* Work order *
Reproduce the items on the lines between the one containing "Uploaded via SharePoint Integration" and the one containing "KitchenAid KQ469BXOBA Universal", inclusive. Give only their text and leave out the pictures.

* The input *
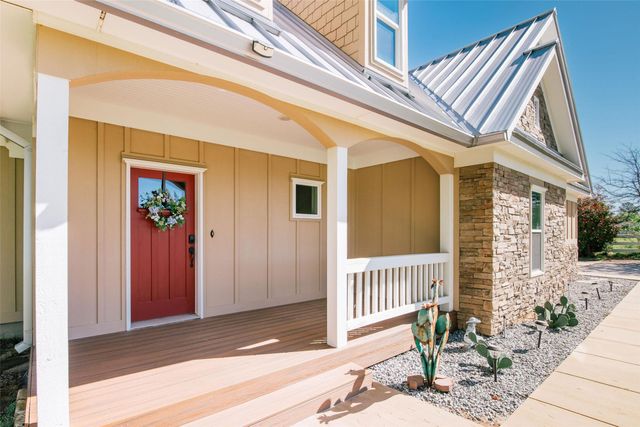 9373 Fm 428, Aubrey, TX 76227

* * *

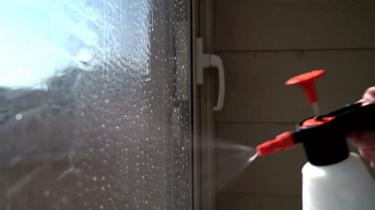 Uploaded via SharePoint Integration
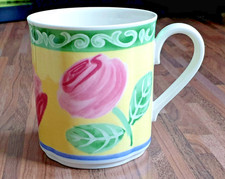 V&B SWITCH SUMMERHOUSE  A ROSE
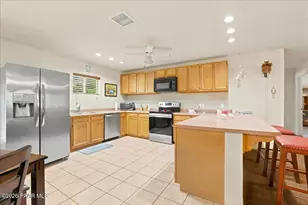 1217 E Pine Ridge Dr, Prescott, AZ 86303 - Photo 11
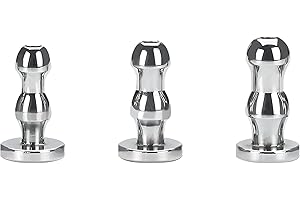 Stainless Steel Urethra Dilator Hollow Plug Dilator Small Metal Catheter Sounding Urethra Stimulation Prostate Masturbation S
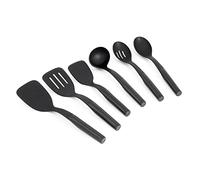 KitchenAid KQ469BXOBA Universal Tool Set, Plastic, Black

--

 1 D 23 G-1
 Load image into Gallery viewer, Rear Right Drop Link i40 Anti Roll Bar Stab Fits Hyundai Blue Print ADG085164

* Result *
 Uploaded via SharePoint Integration
 V&B SWITCH SUMMERHOUSE  A ROSE
 1217 E Pine Ridge Dr, Prescott, AZ 86303 - Photo 11
 Stainless Steel Urethra Dilator Hollow Plug Dilator Small Metal Catheter Sounding Urethra Stimulation Prostate Masturbation S
 KitchenAid KQ469BXOBA Universal Tool Set, Plastic, Black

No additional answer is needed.